Es ist ja noch schlimmer:  Bei “vollendeter” Energiewende wird die Stromversorgung unseres vollelektronifizierten Landes davon abhängig sein, ob sich gerade genügend viele Windräder lange genung schnell genug drehen oder ob die Sonne gerade scheint. Das treibt soviel Industrie und Gewerbe aus dem Land, dass “Industrie4.0” im energiegewendeten Deutschland gar kein Thema ist.

Heiko Heublein / 27.11.2016

Danke für diesen Artikel von kompetenter Seite für Laien. -Merkel als weltweite Werteexporteurin, und dazu nun als Technologieprophetin: Der Verdacht einer gespenstischen Substanzlosigkeit, mit der aber vielfältiges Kalkül verbunden ist, wird dank solcher Artikel greifbarer.

Stefanie Zeidler / 26.11.2016

Kollektivierung plus Digitalisierung ist gleich Sieg des Merkelismus!

Wolfgang Kaufmann / 26.11.2016

Die Digitalisierung steht und fällt mit der IT-Kompetenz der Verbraucher und der Arbeitnehmer. In beidem hat Deutschland unter den Industrienationen einen kaum mehr einholbaren Rückstand. Die Angst vor Kontrolle durch NSA und Google ist größer als die Bereitschaft, dank Rechner effizienter zu arbeiten. Themen wie Gender, Öko, Klima scheinen wichtiger als das eigene Knowhow. Die junge Generation wird es vielleicht besser machen, aber das überalterte Deutschland steht in diesem Punkt technisch wie auch politisch längst auf dem Abstellgleis.

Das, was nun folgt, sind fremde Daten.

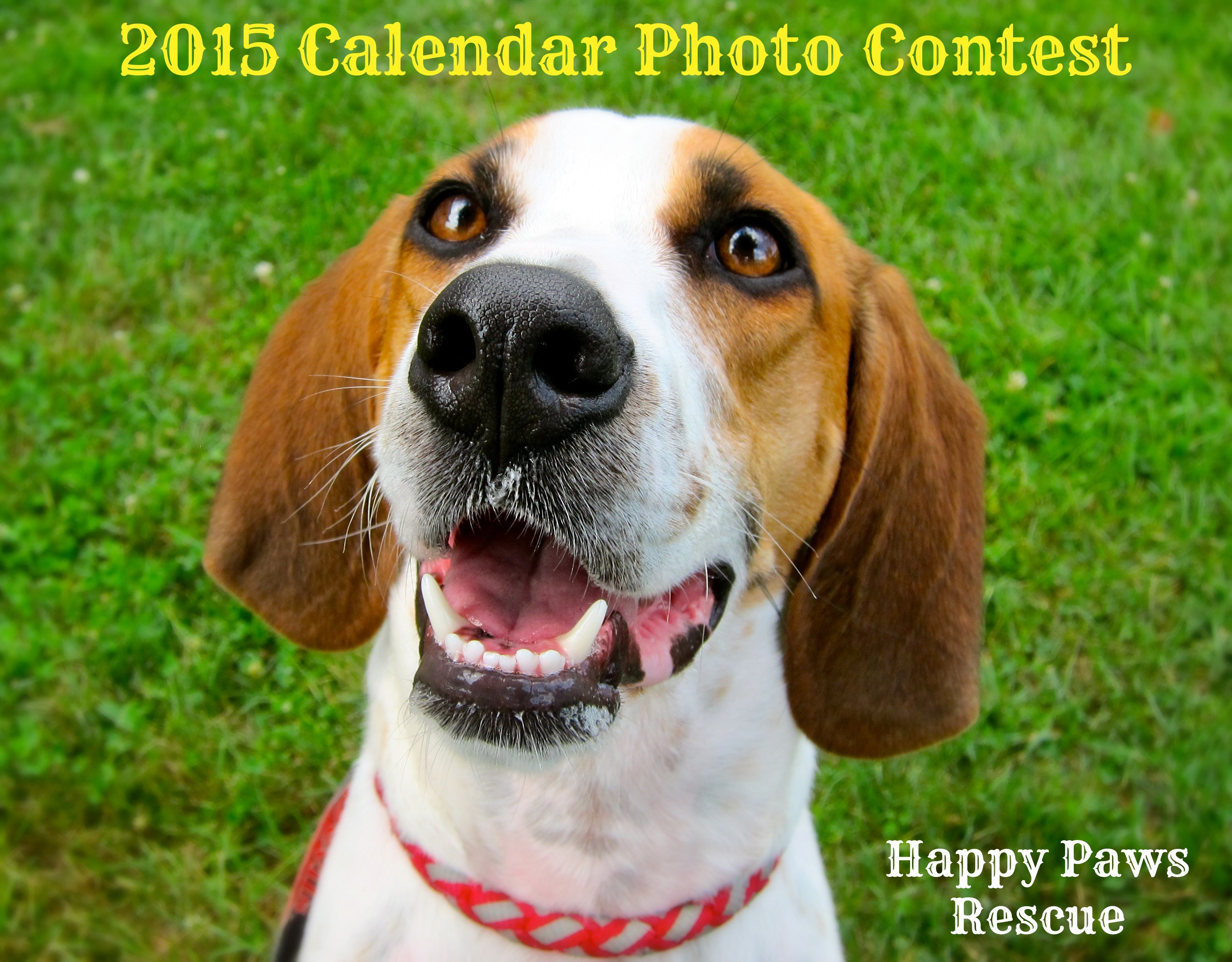 Calendar Photography Contest : Calendar photo contest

Dietrich Herrmann / 26.11.2016

Merkel und die Digitalisierung - ein Witz in sich. Wenn man sieht, wie diese Person im Bundestag während der Beratungen auf ihrem Tablet rumschiebt, mit den nagelabgekauten Fingerkuppen, kann man sich einfach nicht vorstellen, dass die Frau begriffen hat, was komplexe Digitalisierung schon seit den 70-er Jahren gebracht hat und in Zukunft bringen wird.

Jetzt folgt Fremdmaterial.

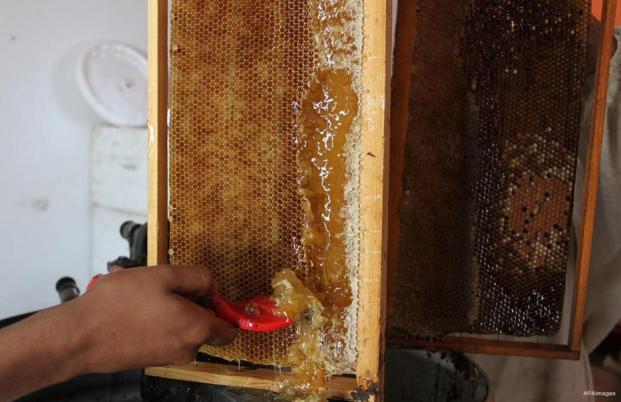 GAZA: Sólo BEE feliz. Los apicultores palestinos recolectan miel en una granja de abejas en el campo de refugiados de Bureij.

Dietrich Herrmann / 26.11.2016

Und wenn die Digitalisierung zukünftig tausende Arbeitsplätze vernichtet, ist es dann nicht gut, wenn die Bevölkerung bspw. in Deutschland zurückgeht? Ist es dann nicht ein Trugschluss, dass Deutschland massenhafte Zuwanderung braucht? Sollte man mal drüber nachdenken…

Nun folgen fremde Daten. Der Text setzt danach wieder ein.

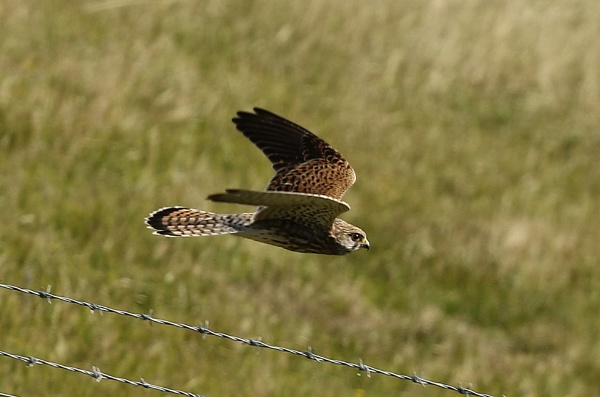 Kestrel, going for the kill by mike9005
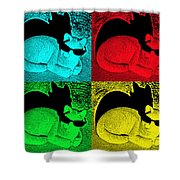Cool Cat Pop Art Shower Curtain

Klaus Metzger / 26.11.2016

Danke für Ihren Ruf “die Kaiserin ist nackt”. Seit dem sich die Angstindustrie, also Politik, Medien, Sozialindustrie, NGO´s, und ganze Expertenheere, auf diese Thema gestürzt haben, versuche ich herauszufinden, was Industrie 4.0 bedeutet. Bisher konnte auch ich wenig konkretes entdecken. Nach den Floskeln kommt keine Substanz, weder in den Talkrunden mit Menschen mit lustigen Frisuren, noch in Zeitungsartikeln und selbst ganze Bücher über das Thema bleiben im ungefähren. Ganz offensichtlich lässt sich mit diesem neuen Angstthema viel Geld verdienen und jede Menge politisches Kapital herausschlagen. Wirklich bedenklich wird das ganze aber dort, wo Merkel 4.0 das Thema mit dem Verbot und der Regulierung vermeintlich illegaler Netzinhalte verknüpft. Das riecht schwer nach Zensur politisch unbotmäßiger Meinungen. Aber das kennt man ja, selbst Rosa Luxemburg forderte die “Freiheit des Andersdenkenden” bekanntlich nur, solange sie selbst damit gemeint war. Im Sozialismus endete die Freiheit des Andersdenkenden dann immer direkt im Gulag.

JF Lupus / 26.11.2016

Wir müssen sehr auf der Hut sein. Merkel und ihre Erfüllungsgehilfen planen - und das meine ich völlig ernst - die Abschaffung der Freiheit. Wo die freie Meinungsäußerung unterdrückt wird, wo Kritik, sei sie berechtigt oder unberechtigt, zensiert wird, da ist der Schritt zur Diktatur nur ein kleiner. Ich übertreibe? Sicher nicht, ein Blick zurück in die Geschichte zeigt, dass diese schleichende Diktatureinführung schon oft stattgefunden hat. Und: Diktatur ist nicht die Herrschaft einer Person oder Partei alleine, Diktatur ist auch die unkontrolliert- und unantastbare Herrschaft einer Clique und Gruppierung aus scheinbar verschiedenen Interessengruppen, die sich unabhängige politische Parteien nennen. Merkel und ihre Erfüllungsgehilfen müssen weg. Je schneller, desto besser für Deutschland und die Zukunft unserer Kinder.